Mar. 31st, 2011

defrog: (america fuck yeah)
ITEM: The Republican Party of Wisconsin makes an open records request for the emails of a University of Wisconsin professor of history, geography and environmental studies in an apparent response to a blog post the professor wrote about a group called the American Legislative Exchange Council (ALEC).

Which, as it happens, is a private, secretive conservative group founded in 1973 for the purpose of drafting "model bills" that conservative legislators can introduce in all 50 states. Like the one in Wisconsin that takes away collective bargaining rights for public employees. And the immigration bill in Arizona.

Cronon – who did some digging on the origins of the Wisconsin union bill in part because he didn’t seriously believe the whole thing was David Koch’s idea – wrote that ALEC seemed like a good place for historians, students and anyone else to start if they want a better understanding of how certain laws come into existence – and also want to start a discussion over whether it's good for a secretive interest group to be cooking them up.

So naturally, the Republican Party of Wisconsin now wants to see Cronon’s emails.

You can read Cronon’s thoughts on it here, which I recommend if only because it covers all the bases (including the important “The fact that I have nothing to hide is beside the point” defense, because I tire of politicians who trot out the old “If yr innocent, why not tell us everything” line). The GOP’s take is here, though it’s basically a lot of “we have every legal right to do this, so why do Professor Cronon and the Liberal Media want to take away our legal right to hold govt accountable blah bah blah.”

Oh, and supposedly there’s a University rule prohibiting employees from using the university email system “to support the nomination of any person for political office or to influence a vote in any election or referendum.”

So I guess the GOP is hoping to prove that there’s no connection between ALEC and the union bill by proving that Cronon uses his university position to support Democrats. Therefore his argument is invalid. Or something.

The term “McCarthyism” will get thrown around a lot as this story develops. The difference here is that McCarthy and his ilk at least had a specific accusation in mind (yr a Commie), whereas in this case it’s more like “Whatever we can find to embarrass this fucker”.

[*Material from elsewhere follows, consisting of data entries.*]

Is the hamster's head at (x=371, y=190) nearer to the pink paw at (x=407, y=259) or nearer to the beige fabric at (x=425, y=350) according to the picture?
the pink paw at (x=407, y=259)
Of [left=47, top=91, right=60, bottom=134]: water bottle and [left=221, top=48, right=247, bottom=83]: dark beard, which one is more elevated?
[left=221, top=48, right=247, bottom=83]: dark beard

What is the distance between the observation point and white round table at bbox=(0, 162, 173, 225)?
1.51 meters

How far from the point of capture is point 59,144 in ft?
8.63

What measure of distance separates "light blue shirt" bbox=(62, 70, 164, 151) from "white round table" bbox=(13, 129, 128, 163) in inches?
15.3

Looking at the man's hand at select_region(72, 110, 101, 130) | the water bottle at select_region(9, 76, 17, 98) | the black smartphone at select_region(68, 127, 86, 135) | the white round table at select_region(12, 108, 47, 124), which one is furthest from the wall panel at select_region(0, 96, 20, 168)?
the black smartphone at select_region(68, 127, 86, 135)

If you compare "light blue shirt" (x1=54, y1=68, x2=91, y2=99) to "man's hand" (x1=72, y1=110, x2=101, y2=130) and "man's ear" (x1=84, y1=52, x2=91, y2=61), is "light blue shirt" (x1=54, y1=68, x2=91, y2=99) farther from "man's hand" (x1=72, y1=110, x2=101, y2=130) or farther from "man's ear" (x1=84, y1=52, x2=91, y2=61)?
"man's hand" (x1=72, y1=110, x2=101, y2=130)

Either way, that’s why I figure Cronon must be on to something. If someone writes a critical article about you and yr first (and so far only) response is to run a background check on the author, you have no counter-argument. You lose.

Then again, it’s not like the Wisconsin GOP was ever interested in debating the opposition on the merits of its proposals. Why bother when you have enough votes? That’s the whole point of democracy.

These days, I mean.

On the bright side, Salon makes a good point – you can thank the Wisconsin GOP for giving Cronon and his ALEC piece a far bigger audience than it ever would have had otherwise.

Works every time.

BONUS TRACK: See also Cronon’s op-ed on how the Wisconsin GOP union bill takes away what the Wisconsin GOP  historically once approved.

Nothing to hide,

This is dF
defrog: (killing music)
A couple of interesting developments on the War On Gawdamn Freeloading Music Fans Who Will Burn For Their Crimes Filesharing:

1. Research firm NPD Group says that the number of Internet users that illegally download MP3s from peer-to-peer services has dropped 30% since Limewire – the biggest P2P service in the last few years – shut down. Inference: shutting down P2P sites reduces piracy.

Just one problem, says Copyfight’s Alan Wexelblat: that 30% figure covers figures from Q4 2007 to Q4 2010. Limewire only shut down in October last year. Which means Limewire’s shutdown alone couldn't possibly account for that drop. 

Meanwhile TorrentFreak asks: If it's true that "music piracy" has dropped 30%, has there been a concomitant rise in music sales? And if there wasn't one, does that mean the music industry is wrong that "piracy" is the cause of its financial decline?

2. A new report, funded by Canada and by the Ford Foundation, debunks frequent claims by movie studios, video game publishers, and business software developers that music piracy is mostly run by organized crime and terrorists because it’s easy money and so lucrative that pirated DVDs are worth more than cocaine.

Turns out they’re not:

Piracy made money back when optical disc stampers were scarce and expensive; it became less lucrative when CD and DVD burners became commodity items. Today, under pressure from P2P distribution, optical disc piracy in wealthy countries is "all but eliminated" and profit margins elsewhere are slim.

"Increasingly, commercial pirates face the same dilemma as the legal industry," says the report, "how to compete with free."